▶ [Metin]
19 Ekim 2013 12:14

İki yazı, bir gooolll!...

İki yazı, bir gooolll!...

Fotoğraf: Envato

Paylaş

Geçtiğimiz günlerin birinde Evrensel’de okuduğum iki yazı beni dipsiz bir kuyunun derinliklerine daldırdı. Biri İlker Aktükün’ün “Toprak Saha”daki yaralarken düşündüren yazısı, diğeri de hemen karşısındaki ya da bir önceki sayfadaki Zaytung imzalı düşündürürken güldüren yazı. Spor basınının çirkinliğini diline dolayan, dalga geçen birilerinin olması hoşuma gitmişti doğrusu. Demek ki Evrensel’ de yazmak böyle bir şeydi. Keşke Evrensel ve benzeri gazetelerle sınırlı olmasa bunlar diyeceğim; ama sesi biraz çıkanın kapı önüne konduğu günümüzde böyle bir şey beklemek boş bir umut olmaktan öteye gitmez. Olacak şey değil bu kuşkusuz. Hem basında çalışacak adam; hem de basının aymazlığından, yere basmazlığından, yaramazlığından söz edecek; okurun da bunları para ödeyerek bilmesini sağlayacak. Koyuverirler adamı kapının önüne. Hem de ne biçim.
Gözünün yaşına bakmadan. Adına, sanına aldırmadan. Geçmişini, geleceğini düşünmeden. Yapıyorlar da nitekim. Yaptılar da. O zamana dek aşk ile çalışanlar, kapı önüne çıktıklarında kahraman (!) oluverdiler üstelik. Atılmış (!) oldular. Kendinden önce atılanlara aldırmayanlar kendileri atılınca haksızlığa uğramış oldular. Ayrılarak kahraman (!) olmayı düşünmediler nedense. Tensel uyuşmazlık varsa, görsel ayrışma varsa, düşünsel benzeşme yoksa; hele de toplumsal ve siyasal çelişkiler varsa atılma niye beklenir ki! Sana yer mi yok yalnız ve güzel ülkenin göze ve kulağa yönelik basınında. Onlara her yer Trabzon gibi görünüyor; ama gidilen yerde de beli doğrultamıyorlar bir türlü. Böyle olunca da salt Trabzon kalıyor elde; her yer tırabzana dönüşüyor. Bir Zülfü Livaneli attırmadı kendini; o da o güne dek neyi ve niye beklediyse.

▶ [Çıkarılan Kayıtlar]
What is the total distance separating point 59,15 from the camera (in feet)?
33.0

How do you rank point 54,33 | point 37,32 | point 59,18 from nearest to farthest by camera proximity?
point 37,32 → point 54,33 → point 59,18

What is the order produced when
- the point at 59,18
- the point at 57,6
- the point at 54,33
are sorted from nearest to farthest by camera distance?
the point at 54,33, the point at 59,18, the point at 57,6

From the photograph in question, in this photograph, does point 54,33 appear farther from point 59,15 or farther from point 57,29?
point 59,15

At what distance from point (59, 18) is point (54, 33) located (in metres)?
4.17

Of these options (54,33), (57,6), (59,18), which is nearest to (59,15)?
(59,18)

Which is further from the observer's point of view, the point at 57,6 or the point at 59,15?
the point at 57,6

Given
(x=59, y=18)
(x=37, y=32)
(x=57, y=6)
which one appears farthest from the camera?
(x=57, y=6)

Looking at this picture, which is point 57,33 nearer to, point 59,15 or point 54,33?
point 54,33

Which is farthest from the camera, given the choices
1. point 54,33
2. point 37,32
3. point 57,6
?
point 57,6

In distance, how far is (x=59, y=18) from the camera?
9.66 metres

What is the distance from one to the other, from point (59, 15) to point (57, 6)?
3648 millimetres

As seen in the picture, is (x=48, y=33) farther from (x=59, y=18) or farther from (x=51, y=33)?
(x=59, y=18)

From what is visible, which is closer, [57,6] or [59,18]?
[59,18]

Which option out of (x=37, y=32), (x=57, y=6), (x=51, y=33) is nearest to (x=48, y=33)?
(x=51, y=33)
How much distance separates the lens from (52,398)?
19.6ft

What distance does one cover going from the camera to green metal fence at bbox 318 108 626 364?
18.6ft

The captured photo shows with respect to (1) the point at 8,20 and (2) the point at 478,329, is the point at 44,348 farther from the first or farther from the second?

▶ [Görev Tanımı]
Metinde "Fotoğraf: Envato" ile "de ne biçim." arasındaki bölümü, her iki uç da dahil olmak üzere aynen çıkarın. Yalnızca metinden yararlanın.

▶ [Yazılı Çözüm]
Fotoğraf: Envato

Paylaş

Geçtiğimiz günlerin birinde Evrensel’de okuduğum iki yazı beni dipsiz bir kuyunun derinliklerine daldırdı. Biri İlker Aktükün’ün “Toprak Saha”daki yaralarken düşündüren yazısı, diğeri de hemen karşısındaki ya da bir önceki sayfadaki Zaytung imzalı düşündürürken güldüren yazı. Spor basınının çirkinliğini diline dolayan, dalga geçen birilerinin olması hoşuma gitmişti doğrusu. Demek ki Evrensel’ de yazmak böyle bir şeydi. Keşke Evrensel ve benzeri gazetelerle sınırlı olmasa bunlar diyeceğim; ama sesi biraz çıkanın kapı önüne konduğu günümüzde böyle bir şey beklemek boş bir umut olmaktan öteye gitmez. Olacak şey değil bu kuşkusuz. Hem basında çalışacak adam; hem de basının aymazlığından, yere basmazlığından, yaramazlığından söz edecek; okurun da bunları para ödeyerek bilmesini sağlayacak. Koyuverirler adamı kapının önüne. Hem de ne biçim.